Expression of doc-1 in Pregnant Uterus of the Mouse.
- Author:
Yong Pil CHEON
1
Author Information
1. Department of Biosciences, College of Veterinary Medicine, University of Illinois at Urbana-Champaign. ypcheon@uiuc.edu
- Publication Type:Original Article
- Keywords:
Doc-1;
Decidualization;
Implantation;
Proliferation
- MeSH:
Animals;
Blastocyst;
Cell Proliferation;
DNA, Complementary;
Epithelial Cells;
Genes, vif;
In Situ Hybridization;
Mice*;
Phenobarbital;
Pregnancy;
RNA, Messenger;
Stromal Cells;
Uterus*
- From:Korean Journal of Fertility and Sterility
2002;29(4):295-302
- CountryRepublic of Korea
- Language:Korean
-
Abstract:
Uterine cells carry out proliferation and differentiation for preparation the embryonic implantation during pregnancy. Therefore regulation of the cell proliferation is an essential step for uterine preparation, but there is not much information about the proliferation related genes in pregnant uterus. To identify these implantation specific genes, a PCR-select cDNA subtraction method was employed and got a few genes. One of the identified genes is a novel gene encoding oral tumor suppressor doc-1. To detect the doc-1 expression on the pregnant uterus, dot blotting, RT-PCR, and in situ hybridization were employed. Dot blotting revealed that doc-1 mRNA expression increase after implantation. During normal pregnancy, doc-1 mRNA expression was detected as early as day 1 of pregnancy with RT-PCR. Its expression was increased about 15 times after embryonic implantation. doc-1 transcript was localized in luminal epithelial cells but it was very faint during preimplantation. After starting the implantation, it localized in the stromal cells; heightened expression of doc-1 correlates with intense stromal cell proliferation surrounding the implanting blastocyst on day 6 morning.

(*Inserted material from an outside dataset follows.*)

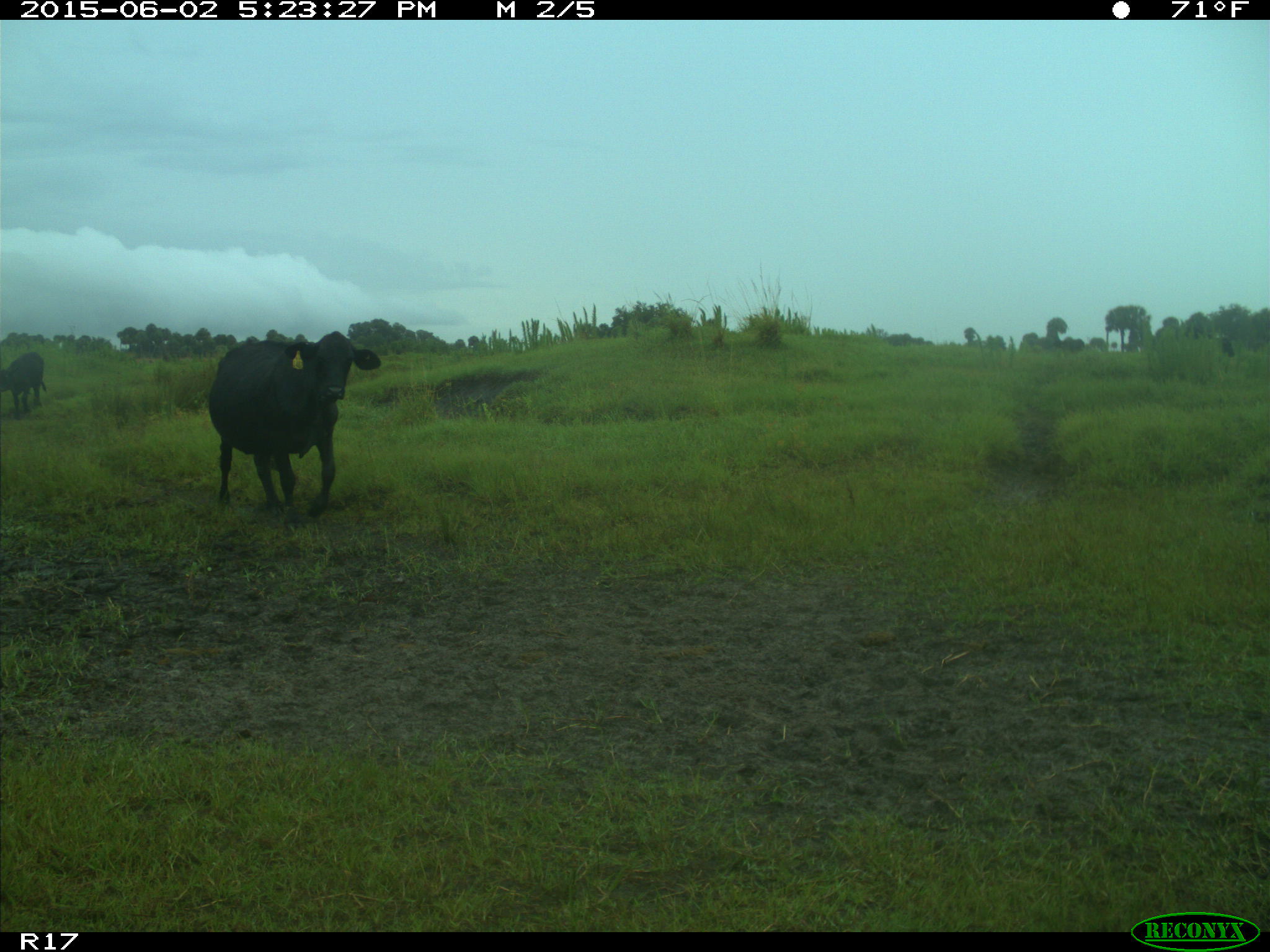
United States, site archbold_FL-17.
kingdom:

However in the decidualized cells, the intensity of localized doc-1 mRNA was weak. From those results, it is revealed that doc-1 express at pregnant uterus of the mouse. In addition it is suggested that doc-1 is the gene regulating the proliferation of the luminal epithelial cells and stromal cells during early implantation and decidualization.